Margarita quedó pasmada como si la noticia fuera una novedad inaudita. ¿Quién podría asesinar a una anciana dulce como su tía?, se preguntó mientras pasaba del estado pétreo, del estupor, a una sincera desesperación que conmovió a los hombres.

—¿Pero cómo? —preguntó finalmente con voz minúscula y afligida.

—Alguien entró a robar, alguien que sabía dónde su tía escondía las cosas de valor, porque no hurgó demasiado —respondió el policía en uniforme.

—Ella no conocía a nadie, ni tenía nada… ¿dónde está?

—En la morgue del hospital. Sabemos que será doloroso para usted, pero necesitamos que venga a identificarla, es su única pariente.

Margarita los acompañó sumida en una inmensa pena, se sentía miserable. No se daba paz ante la cruel suerte de la tía, su único pariente. No comprendía cómo una persona podía ser tan vil y desalmada como para asesinar a una anciana indefensa. Cuando le presentaron el cuerpo de la tía Josefa, Margarita no pudo evitar que un ligero quejido escapara de entre sus labios, se tambaleó y entrecerró los ojos, sin llegar a cerrarlos por temor a que las pestañas postizas se le pegaran al párpado inferior.

La tía Josefa parecía de cera, estaba más huesuda que de costumbre, porque se le escurrió toda la sangre, y presentaba un costurón que cerraba la herida mortal que le recorría el cuerpo de punta a punta.

—Era un experto —sentenció el médico forense—. Creo que la señora no llegó a darse cuenta de lo que le sucedía - agregó observando con compasión a Margarita.

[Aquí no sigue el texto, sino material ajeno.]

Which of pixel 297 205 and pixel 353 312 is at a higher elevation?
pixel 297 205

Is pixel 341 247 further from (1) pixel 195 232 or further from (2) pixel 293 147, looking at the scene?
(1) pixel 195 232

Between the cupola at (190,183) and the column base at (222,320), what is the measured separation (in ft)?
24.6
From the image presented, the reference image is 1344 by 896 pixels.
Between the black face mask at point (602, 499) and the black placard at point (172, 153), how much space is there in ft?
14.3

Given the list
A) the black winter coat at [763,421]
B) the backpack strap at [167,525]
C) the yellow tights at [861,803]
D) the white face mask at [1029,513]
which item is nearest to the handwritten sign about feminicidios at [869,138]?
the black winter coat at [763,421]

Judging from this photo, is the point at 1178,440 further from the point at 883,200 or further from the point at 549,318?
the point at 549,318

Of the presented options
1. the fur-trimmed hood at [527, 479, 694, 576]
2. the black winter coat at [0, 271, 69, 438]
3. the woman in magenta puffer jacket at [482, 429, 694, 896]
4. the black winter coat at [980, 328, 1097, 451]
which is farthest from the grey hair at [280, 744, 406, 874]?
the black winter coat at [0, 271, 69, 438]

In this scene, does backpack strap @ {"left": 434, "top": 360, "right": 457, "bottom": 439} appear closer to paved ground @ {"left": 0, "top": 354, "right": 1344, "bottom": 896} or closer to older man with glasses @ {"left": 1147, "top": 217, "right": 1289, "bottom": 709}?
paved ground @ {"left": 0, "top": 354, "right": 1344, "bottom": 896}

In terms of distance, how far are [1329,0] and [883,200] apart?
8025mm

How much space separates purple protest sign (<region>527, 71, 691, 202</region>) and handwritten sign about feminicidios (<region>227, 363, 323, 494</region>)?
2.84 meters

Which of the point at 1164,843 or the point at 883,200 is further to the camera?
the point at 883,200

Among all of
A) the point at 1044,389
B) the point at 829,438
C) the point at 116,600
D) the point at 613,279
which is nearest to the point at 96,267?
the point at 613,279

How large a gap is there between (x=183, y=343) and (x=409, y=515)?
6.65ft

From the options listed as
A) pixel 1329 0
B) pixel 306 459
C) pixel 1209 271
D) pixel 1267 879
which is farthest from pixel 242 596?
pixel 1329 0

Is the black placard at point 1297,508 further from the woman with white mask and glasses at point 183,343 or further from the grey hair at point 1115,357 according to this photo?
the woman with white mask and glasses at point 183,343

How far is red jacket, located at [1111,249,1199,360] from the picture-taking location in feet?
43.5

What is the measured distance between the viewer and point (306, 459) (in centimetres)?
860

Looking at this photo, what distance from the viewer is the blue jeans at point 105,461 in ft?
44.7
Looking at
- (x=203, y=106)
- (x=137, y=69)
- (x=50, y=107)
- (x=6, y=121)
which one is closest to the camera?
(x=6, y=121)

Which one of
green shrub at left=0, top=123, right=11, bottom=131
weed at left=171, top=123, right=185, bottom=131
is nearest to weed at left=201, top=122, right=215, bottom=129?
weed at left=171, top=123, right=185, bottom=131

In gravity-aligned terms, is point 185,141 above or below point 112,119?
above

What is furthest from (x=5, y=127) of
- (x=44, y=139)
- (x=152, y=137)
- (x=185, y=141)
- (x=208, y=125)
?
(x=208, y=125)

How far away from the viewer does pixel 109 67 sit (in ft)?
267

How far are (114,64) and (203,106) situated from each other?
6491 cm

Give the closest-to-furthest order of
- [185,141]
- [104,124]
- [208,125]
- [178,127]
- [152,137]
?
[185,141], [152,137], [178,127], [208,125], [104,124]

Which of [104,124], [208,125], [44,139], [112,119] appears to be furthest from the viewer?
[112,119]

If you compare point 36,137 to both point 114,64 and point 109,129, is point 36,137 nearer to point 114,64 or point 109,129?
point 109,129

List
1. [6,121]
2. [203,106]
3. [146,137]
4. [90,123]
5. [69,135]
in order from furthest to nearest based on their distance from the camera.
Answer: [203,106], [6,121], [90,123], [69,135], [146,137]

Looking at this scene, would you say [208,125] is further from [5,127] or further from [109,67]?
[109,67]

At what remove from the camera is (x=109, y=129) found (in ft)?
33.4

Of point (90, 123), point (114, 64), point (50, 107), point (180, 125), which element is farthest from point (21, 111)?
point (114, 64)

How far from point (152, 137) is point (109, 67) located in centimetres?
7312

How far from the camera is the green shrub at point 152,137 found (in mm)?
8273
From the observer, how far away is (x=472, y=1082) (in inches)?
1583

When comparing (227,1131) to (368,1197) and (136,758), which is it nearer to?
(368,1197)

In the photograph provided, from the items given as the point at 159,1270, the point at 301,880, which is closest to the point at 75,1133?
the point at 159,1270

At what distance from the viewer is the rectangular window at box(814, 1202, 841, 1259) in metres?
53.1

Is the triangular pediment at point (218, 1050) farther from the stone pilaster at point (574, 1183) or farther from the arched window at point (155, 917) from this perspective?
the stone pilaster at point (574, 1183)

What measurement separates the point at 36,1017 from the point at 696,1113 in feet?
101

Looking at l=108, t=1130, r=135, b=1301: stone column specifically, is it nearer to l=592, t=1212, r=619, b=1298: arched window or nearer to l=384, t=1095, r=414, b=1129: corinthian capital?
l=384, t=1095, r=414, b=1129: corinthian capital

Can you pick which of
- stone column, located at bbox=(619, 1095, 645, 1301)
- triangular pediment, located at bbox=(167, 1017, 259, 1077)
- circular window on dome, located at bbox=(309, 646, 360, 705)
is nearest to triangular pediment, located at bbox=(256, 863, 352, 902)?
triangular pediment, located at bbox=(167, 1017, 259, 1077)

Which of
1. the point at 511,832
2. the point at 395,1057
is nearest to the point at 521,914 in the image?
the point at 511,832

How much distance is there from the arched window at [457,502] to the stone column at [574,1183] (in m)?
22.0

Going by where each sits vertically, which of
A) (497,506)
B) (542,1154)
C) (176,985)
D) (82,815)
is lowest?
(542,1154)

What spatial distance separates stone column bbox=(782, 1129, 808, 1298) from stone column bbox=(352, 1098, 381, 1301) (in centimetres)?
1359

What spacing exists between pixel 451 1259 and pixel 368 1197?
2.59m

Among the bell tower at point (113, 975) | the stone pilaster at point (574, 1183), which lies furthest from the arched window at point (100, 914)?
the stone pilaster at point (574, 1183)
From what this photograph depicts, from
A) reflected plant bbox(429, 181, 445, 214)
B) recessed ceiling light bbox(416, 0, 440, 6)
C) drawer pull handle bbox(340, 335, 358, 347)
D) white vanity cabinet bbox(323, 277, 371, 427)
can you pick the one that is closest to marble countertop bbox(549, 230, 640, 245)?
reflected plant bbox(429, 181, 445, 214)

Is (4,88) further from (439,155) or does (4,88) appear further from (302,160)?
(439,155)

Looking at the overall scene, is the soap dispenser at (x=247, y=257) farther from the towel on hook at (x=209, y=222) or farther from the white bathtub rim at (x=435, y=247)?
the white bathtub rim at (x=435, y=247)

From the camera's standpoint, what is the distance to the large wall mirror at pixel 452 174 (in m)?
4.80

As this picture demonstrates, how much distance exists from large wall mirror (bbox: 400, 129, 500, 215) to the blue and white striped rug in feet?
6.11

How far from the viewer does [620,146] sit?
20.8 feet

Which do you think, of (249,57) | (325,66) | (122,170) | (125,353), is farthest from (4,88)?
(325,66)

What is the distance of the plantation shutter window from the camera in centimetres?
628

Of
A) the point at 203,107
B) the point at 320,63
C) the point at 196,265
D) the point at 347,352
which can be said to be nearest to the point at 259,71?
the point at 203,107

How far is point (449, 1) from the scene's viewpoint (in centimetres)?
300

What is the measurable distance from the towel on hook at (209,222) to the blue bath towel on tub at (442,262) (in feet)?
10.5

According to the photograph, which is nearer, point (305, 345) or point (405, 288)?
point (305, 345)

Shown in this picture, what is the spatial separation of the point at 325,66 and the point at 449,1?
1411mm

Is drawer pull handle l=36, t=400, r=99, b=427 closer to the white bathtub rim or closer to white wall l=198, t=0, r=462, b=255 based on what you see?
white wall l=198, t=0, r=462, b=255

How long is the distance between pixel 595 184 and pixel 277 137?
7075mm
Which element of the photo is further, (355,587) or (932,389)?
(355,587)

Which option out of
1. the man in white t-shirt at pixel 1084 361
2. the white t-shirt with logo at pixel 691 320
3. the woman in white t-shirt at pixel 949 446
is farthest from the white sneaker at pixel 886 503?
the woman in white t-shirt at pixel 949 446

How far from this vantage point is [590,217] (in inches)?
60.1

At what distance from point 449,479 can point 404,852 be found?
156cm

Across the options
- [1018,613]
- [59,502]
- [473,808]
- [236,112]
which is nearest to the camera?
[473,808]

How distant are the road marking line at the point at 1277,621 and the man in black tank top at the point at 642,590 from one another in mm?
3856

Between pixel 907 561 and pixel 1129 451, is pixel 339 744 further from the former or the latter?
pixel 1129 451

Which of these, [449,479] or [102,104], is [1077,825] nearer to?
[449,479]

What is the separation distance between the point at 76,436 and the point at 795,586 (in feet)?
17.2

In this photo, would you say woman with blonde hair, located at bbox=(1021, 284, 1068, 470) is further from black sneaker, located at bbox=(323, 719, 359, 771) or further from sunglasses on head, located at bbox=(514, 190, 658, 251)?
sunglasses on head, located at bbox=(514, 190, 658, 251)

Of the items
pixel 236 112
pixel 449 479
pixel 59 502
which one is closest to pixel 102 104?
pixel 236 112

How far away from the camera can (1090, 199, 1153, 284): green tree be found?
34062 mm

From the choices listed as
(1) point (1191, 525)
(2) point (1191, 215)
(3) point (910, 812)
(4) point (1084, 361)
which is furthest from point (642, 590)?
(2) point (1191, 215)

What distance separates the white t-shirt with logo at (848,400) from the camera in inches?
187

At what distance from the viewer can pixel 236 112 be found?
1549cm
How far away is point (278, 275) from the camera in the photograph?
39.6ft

Margarita pasó la noche sentada en una silla, inmóvil para no arruinarse más de lo que se había arruinado con la desgracia de su tía, que justo debía suceder en un momento tan importante de su vida. Al igual que cada noche, besó la foto de Antonio Figueroa, un poco menos apasionadamente para no arruinar la línea perfecta que le dibujaba los labios y se despidió de él hasta el día siguiente.

A las seis y media comenzó a vestirse con parsimonia, como una novia el día del matrimonio. Se enfundó en el traje que le levantaba las nalgas caídas, le achicaba la cintura ancha y le inflaba los senos chatos. Se adornó con las joyas de la tía Josefa y se calzó los zapatos vertiginosos. Una hora después estaba lista y ya tenía preparada la maleta (que más tarde sería el mayor elemento de curiosidad para Petri). Esa mañana no iría a trabajar, aunque nada hubiera informado, ya no necesitaría de ese trabajo pobre y monótono, y, además, no tenía tiempo, se marcharía con Antonio muy pronto, aunque antes le quedaba dedicarse al funeral y al entierro de la tía Josefa.

Margarita esperó de pie, para no arrugarse el vestido, a que las campanas de la Iglesia dieran las ocho y media. Sabía que a las diez Antonio se presentaría en el hall del hotel para encandilar a sus admiradoras, que lo acariciarían con las miradas, deseándolo, y él les regalaría durante unos instantes alguna que otra sonrisa de compromiso; en ese preciso momento, Margarita se abalanzaría sobre él y lo conduciría con ella a la suite y él, finalmente, descubriría que había pasado toda su vida esperando ese instante bendito y, desarmado de amor, enceguecería ante su luminosa belleza.

Margarita se disponía a salir de su casa de paloma cuando un estruendo de sirenas resonó en la calle. Asomándose a la ventana, Margarita vio los diminutos autos de la policía y las luces de juguete girando enloquecidas y, poco después, oyó unos nudillos anónimos que golpeaban a la puerta de su apartamento y una voz que le ordenaba abrir.

El inspector Petri llegó a ver los zapatos con tacones vertiginosos que se desprendían del alféizar de la ventana y, al asomarse, Margarita no era más que una mancha diminuta sobre el suelo.

Para ella, el vuelo fue largo. Estaba tranquila, porque sabía que nada le sucedería, allí estaba su Antonio que la esperaba con los brazos abiertos, entre los que caería como sobre un colchón de plumas.